Requirement 1
Transcribe the passage of the mesh boundary discussion from "The issue is not" to "return (on_boundary)".
Requirement 2
In the mesh boundary discussion, which boundaries does the reply say are currently marked with 1?

Passage shown

Besides, I would like to include the rotation of the object. Then the boundary condition would vary at each point on the gear, and I wonder how should I specify it?

The issue is not moving the mesh, the issue is how you solve your elasticity problem. You have not properly marked the outer boundaries with 1. Right now you have marked every boundary with 1, thus only the vertices of your problem is moved.
The following code corrects this:

class on_inclusion(SubDomain):
    def inside(self, x, on_boundary):
        return (on_boundary and not(near(x[1], 0) or near(x[1], 40) or near(x[0], 0) or near(x[0], 40)))

class all_boundaries(SubDomain):
    def inside(self, x, on_boundary):
        return (on_boundary)


# Initialize mesh function for boundary domains
boundaries = MeshFunction('size_t', mesh, 1, mesh.domains())

Collected data
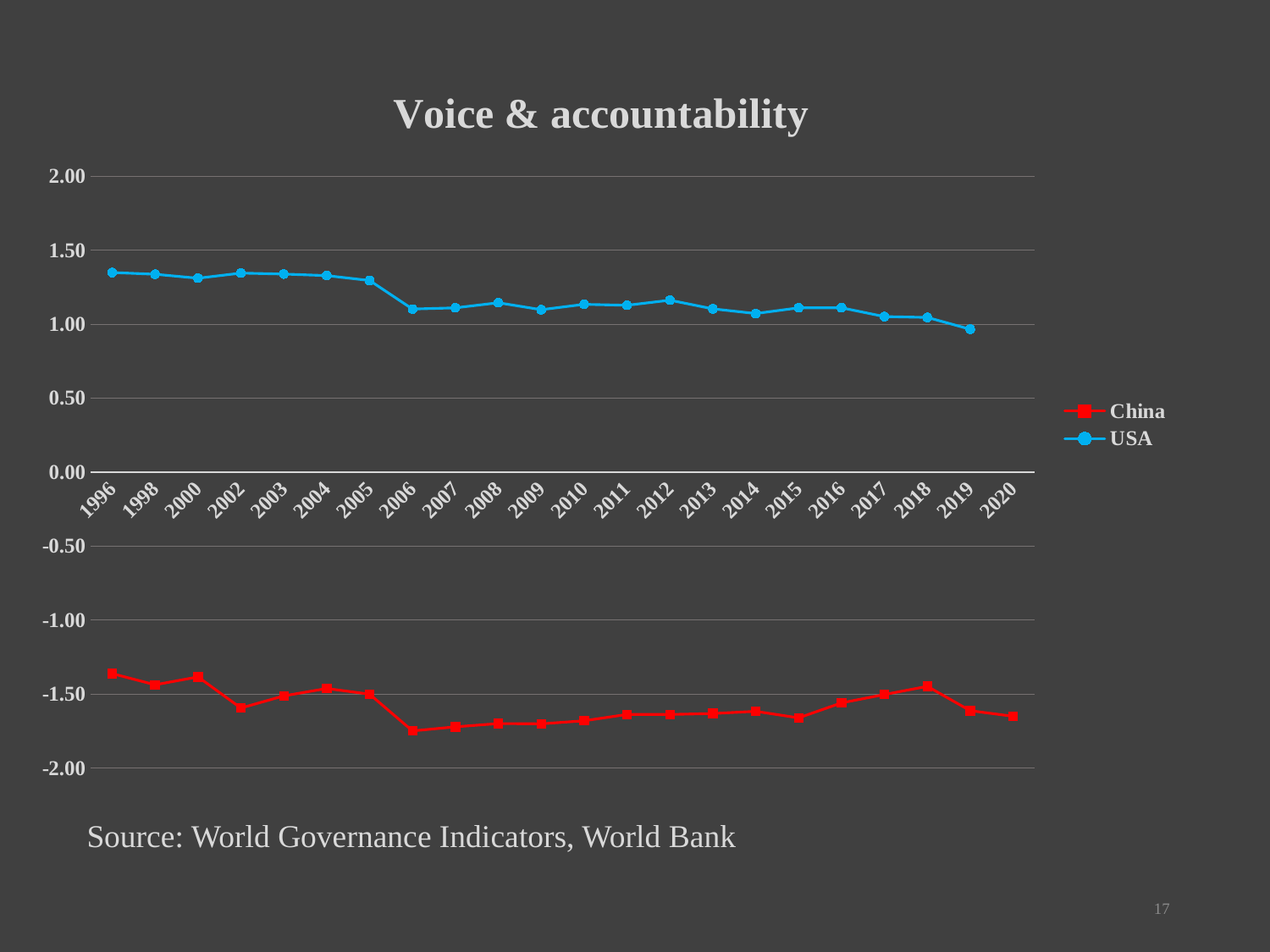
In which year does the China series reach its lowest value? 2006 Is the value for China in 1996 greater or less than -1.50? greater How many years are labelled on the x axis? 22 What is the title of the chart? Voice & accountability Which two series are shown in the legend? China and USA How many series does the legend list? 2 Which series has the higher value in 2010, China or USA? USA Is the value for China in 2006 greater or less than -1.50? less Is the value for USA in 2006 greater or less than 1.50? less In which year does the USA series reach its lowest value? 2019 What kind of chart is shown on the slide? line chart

Your solution 1
The issue is not moving the mesh, the issue is how you solve your elasticity problem. You have not properly marked the outer boundaries with 1. Right now you have marked every boundary with 1, thus only the vertices of your problem is moved.
The following code corrects this:

class on_inclusion(SubDomain):
    def inside(self, x, on_boundary):
        return (on_boundary and not(near(x[1], 0) or near(x[1], 40) or near(x[0], 0) or near(x[0], 40)))

class all_boundaries(SubDomain):
    def inside(self, x, on_boundary):
        return (on_boundary)

Your solution 2
Every boundary is currently marked with 1.